Many of these businesses may never have previously entertained the idea of setting up a website, as the footfall from regular, local customers has kept them ticking over for years. Now, these unprecedented measures from the government have left them isolated with many of their regular customers housebound.
This is unfortunate because, in most cases, there’s no reason why these businesses can’t provide delivery services. Plenty of those that have already set up a website are not only managing to keep operating, but are swamped with orders, as you’ll probably know if you’ve attempted to buy any food online recently.
If you’re still an entirely offline business, it’s not too late to join the party. Ideally, the best system to have is an online shopping basket that allows users to place an order online, but even a simple site to let customers know that you have an online presence – often known as a “brochure” website – is a big step in the right direction.
To start with, make a list of all your products and their current prices. You may want to separate them into categories – for example, if you’re a greengrocer, products could be categorised as fruits, vegetables, herbs, and perhaps speciality boxes. These pages give your site volume and allow potential customers to find what they’re looking for more easily. Some high-quality images of what you sell will give your site visual appeal, in the same way that greengrocers put their fruit on display for customers to see and touch, rather than keeping it in boxes behind the counter.
If you’re not ready to set up an online shopping basket yet, simply put your phone number on the front page of the site so that people can call you when they’ve decided what they want. Some of your elderly customers may even prefer to do this rather than order online anyway. Be upfront about how soon customers can expect their delivery and how much the service costs.

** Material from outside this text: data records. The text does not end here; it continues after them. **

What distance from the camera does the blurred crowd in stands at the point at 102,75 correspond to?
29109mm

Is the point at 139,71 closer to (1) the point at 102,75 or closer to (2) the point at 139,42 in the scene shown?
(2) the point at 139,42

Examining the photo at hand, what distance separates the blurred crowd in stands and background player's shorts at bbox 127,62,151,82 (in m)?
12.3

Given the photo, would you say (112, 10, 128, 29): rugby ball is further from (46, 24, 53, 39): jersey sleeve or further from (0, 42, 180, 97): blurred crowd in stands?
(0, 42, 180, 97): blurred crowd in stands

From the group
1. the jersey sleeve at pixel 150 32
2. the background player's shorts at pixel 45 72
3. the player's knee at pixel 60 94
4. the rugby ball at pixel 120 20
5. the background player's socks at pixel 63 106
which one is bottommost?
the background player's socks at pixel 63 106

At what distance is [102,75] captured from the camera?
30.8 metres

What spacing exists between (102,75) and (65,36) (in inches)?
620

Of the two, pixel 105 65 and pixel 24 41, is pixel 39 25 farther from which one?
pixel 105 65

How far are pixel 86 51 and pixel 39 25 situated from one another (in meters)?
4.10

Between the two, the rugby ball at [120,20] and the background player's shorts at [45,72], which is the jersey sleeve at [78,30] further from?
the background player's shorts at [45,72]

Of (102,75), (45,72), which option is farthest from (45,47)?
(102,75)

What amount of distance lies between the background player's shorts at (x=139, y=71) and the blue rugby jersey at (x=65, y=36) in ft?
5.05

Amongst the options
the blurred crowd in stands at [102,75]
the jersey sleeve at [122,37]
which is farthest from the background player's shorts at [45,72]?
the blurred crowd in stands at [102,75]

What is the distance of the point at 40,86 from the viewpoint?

It’s then a case of letting people know you’re well and truly online. A sign in the shop window will inform anyone who has braved the journey. Door-to-door flyer delivery is probably not advisable in the current climate, but you could consider targeting locals via Royal Mail, or contacting any customers you know personally over the phone. Possibly the most impactful, particularly at present, social media advertising opens up a new avenue and will potentially expose your services to people who would normally buy everything they need from supermarkets.